* [Task instructions] Until the line containing "common name: mouse species" has been reproduced, keep reproducing each line of the material below exactly, starting with the first.

* [Material provided]
■ ■ ■ ■ ■

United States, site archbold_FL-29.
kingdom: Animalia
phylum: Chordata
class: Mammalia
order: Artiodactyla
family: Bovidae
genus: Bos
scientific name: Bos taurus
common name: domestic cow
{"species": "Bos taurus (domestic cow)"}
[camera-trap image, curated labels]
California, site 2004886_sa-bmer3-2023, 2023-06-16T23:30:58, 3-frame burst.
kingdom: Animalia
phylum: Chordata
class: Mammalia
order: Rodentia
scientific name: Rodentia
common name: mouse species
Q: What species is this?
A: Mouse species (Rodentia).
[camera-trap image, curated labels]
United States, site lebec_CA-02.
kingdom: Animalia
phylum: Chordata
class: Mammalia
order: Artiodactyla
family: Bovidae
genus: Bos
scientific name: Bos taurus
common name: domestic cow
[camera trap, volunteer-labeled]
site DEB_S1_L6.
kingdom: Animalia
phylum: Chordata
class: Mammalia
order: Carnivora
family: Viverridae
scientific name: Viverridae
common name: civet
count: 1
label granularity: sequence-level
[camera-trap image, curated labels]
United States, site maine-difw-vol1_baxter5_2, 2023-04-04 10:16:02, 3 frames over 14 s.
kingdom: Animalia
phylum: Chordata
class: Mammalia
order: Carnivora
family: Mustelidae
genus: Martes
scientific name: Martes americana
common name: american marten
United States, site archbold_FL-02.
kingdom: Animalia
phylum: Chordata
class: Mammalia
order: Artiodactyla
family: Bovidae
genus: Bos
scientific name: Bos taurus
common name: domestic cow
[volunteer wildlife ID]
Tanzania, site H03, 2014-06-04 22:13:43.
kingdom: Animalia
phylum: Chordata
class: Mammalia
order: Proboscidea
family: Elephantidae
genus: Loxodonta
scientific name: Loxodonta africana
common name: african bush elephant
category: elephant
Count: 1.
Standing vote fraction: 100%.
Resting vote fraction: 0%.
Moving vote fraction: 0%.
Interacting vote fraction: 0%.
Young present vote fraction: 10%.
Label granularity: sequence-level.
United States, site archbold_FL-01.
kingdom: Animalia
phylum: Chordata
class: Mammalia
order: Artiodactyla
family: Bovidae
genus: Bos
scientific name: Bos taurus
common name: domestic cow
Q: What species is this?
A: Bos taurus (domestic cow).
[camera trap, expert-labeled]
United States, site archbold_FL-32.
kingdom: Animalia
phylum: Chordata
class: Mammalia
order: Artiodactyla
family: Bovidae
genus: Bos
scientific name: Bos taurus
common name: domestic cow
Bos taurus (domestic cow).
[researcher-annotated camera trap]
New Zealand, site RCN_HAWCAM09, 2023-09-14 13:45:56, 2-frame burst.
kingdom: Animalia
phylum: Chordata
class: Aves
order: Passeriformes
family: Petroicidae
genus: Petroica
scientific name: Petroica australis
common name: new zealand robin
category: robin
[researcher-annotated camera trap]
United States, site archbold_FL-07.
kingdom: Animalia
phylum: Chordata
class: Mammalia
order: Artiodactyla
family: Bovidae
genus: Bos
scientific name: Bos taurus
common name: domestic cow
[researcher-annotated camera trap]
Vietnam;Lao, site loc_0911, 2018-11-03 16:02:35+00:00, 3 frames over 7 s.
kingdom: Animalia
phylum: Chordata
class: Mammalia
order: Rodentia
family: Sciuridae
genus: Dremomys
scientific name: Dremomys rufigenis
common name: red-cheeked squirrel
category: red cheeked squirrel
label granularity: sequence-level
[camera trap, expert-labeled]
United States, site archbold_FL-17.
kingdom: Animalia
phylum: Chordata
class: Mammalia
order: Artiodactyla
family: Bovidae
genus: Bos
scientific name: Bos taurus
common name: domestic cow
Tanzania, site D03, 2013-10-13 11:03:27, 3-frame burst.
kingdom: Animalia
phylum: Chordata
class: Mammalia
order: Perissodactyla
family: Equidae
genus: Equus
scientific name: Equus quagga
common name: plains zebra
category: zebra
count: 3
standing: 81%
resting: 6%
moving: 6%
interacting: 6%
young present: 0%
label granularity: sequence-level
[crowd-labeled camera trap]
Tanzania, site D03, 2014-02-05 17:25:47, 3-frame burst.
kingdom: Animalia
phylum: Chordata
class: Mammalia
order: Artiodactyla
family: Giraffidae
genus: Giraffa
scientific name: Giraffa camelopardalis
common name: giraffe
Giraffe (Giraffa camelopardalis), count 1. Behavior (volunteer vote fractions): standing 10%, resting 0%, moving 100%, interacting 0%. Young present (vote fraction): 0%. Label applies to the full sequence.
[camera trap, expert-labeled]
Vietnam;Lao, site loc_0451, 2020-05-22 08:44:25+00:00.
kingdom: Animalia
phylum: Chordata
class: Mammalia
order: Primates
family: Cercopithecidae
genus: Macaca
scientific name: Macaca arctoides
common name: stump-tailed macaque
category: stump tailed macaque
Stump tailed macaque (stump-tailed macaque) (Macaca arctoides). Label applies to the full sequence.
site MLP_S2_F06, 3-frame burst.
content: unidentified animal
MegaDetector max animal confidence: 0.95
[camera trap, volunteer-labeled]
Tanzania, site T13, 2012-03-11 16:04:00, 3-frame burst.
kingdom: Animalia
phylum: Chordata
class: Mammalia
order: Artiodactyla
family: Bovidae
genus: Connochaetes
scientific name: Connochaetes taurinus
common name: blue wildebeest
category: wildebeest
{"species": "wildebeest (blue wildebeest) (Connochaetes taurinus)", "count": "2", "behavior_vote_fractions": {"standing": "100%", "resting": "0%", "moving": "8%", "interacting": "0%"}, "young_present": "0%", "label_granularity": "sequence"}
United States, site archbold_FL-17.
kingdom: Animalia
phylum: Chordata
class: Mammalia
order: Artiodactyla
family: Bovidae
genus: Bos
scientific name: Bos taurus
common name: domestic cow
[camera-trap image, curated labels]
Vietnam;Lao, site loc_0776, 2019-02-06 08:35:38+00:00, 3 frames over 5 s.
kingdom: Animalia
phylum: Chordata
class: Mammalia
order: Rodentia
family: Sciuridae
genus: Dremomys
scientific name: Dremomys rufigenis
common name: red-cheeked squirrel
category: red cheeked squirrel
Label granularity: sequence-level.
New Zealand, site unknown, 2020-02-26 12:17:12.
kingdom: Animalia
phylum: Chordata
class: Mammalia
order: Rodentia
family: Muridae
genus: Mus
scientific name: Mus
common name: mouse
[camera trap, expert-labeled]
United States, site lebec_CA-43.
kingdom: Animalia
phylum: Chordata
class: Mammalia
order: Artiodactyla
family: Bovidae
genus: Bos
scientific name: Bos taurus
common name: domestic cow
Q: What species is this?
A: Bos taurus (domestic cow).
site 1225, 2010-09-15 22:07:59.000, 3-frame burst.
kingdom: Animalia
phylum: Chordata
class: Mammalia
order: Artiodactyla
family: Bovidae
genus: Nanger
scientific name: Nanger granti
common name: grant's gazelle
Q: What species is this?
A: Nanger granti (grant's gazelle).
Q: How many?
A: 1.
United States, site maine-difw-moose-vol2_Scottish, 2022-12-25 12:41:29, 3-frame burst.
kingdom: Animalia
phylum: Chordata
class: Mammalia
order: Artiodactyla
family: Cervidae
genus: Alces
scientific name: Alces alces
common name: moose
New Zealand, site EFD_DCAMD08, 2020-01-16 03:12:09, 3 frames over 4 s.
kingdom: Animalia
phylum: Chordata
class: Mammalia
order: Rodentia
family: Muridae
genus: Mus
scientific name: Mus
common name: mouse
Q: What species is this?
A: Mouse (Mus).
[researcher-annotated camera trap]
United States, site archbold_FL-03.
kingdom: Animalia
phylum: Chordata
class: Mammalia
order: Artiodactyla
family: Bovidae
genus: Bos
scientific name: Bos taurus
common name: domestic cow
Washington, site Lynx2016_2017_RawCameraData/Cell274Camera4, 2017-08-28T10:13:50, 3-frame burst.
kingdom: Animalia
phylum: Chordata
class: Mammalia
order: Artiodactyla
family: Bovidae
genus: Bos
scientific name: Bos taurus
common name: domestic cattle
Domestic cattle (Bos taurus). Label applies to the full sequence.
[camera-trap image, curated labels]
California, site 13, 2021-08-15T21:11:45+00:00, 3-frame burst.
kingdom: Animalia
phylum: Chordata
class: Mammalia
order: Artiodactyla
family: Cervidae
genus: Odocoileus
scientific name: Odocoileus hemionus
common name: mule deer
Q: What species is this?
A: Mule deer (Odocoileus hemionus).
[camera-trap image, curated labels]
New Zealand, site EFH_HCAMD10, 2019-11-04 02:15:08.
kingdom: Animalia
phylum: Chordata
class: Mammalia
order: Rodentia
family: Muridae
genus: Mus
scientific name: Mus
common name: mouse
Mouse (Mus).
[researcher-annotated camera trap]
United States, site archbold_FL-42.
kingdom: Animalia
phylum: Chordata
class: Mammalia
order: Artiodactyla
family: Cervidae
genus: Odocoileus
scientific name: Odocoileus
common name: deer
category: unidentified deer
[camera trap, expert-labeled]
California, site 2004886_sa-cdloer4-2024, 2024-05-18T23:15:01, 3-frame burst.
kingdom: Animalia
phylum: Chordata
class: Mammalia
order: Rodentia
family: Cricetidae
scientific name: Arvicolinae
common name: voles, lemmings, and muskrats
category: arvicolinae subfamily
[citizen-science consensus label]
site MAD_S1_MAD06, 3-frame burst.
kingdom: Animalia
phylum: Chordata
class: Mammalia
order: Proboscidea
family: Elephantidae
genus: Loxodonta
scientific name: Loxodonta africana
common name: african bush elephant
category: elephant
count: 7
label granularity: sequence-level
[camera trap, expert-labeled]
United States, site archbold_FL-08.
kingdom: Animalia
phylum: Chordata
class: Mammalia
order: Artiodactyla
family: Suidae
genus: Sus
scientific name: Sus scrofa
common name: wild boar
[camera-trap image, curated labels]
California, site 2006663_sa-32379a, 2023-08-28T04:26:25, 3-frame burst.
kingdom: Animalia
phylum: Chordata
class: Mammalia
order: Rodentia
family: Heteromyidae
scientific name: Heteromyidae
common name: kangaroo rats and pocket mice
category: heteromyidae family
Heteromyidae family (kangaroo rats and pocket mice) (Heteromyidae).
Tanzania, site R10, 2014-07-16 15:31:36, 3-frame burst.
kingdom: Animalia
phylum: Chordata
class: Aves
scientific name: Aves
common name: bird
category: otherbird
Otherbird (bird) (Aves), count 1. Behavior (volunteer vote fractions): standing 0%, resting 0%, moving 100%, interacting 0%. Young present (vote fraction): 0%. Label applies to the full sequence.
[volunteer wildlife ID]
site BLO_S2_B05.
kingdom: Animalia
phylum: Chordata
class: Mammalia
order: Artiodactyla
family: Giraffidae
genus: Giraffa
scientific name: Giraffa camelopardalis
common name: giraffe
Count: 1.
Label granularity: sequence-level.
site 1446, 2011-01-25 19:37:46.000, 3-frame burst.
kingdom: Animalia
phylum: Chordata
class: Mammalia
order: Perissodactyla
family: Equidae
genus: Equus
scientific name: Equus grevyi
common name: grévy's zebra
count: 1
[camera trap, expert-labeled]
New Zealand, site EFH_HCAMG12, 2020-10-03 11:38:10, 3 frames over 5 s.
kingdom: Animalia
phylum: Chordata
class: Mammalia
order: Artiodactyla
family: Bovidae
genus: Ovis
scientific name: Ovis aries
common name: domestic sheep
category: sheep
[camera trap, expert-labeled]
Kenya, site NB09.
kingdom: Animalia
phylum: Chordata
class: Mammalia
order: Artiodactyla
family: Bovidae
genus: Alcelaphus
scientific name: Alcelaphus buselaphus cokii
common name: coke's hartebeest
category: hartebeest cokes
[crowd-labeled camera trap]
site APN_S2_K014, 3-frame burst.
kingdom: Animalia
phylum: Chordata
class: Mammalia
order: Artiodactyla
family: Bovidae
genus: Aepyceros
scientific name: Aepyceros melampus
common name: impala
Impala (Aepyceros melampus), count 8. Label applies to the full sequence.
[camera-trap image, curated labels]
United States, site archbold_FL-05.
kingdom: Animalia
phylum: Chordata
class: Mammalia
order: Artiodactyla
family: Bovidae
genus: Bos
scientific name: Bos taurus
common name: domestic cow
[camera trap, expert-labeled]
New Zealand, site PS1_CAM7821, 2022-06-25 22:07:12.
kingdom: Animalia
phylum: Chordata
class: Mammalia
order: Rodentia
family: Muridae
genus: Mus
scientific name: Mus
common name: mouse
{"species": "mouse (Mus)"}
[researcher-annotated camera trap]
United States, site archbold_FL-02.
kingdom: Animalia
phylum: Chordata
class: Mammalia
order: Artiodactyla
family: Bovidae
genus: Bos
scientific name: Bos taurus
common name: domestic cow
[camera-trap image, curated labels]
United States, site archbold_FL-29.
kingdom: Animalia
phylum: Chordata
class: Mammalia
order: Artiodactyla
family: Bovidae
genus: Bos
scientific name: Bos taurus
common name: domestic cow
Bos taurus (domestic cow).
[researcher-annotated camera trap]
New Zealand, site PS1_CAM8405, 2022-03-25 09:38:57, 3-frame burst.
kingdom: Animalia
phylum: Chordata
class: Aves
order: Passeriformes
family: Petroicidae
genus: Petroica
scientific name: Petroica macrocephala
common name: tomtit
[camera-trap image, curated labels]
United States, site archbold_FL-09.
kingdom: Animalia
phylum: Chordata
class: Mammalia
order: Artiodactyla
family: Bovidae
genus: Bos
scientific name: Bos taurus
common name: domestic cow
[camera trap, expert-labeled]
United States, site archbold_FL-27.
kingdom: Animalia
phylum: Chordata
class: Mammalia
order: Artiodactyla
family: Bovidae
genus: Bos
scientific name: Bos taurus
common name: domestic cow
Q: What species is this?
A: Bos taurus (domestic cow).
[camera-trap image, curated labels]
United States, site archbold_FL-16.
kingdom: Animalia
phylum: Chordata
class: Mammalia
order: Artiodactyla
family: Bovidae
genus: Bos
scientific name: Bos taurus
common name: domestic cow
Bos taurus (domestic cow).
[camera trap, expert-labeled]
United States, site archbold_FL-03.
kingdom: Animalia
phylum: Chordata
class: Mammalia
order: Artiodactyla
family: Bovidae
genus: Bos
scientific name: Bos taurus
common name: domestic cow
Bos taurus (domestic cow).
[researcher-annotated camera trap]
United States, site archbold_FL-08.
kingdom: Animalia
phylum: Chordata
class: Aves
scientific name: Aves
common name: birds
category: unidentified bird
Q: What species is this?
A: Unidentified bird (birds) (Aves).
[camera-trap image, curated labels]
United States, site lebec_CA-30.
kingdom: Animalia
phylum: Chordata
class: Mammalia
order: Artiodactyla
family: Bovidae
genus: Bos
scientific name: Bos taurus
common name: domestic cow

■ ■ ■ ■ ■

* [Solved exercise]
United States, site archbold_FL-29.
kingdom: Animalia
phylum: Chordata
class: Mammalia
order: Artiodactyla
family: Bovidae
genus: Bos
scientific name: Bos taurus
common name: domestic cow
{"species": "Bos taurus (domestic cow)"}
[camera-trap image, curated labels]
California, site 2004886_sa-bmer3-2023, 2023-06-16T23:30:58, 3-frame burst.
kingdom: Animalia
phylum: Chordata
class: Mammalia
order: Rodentia
scientific name: Rodentia
common name: mouse species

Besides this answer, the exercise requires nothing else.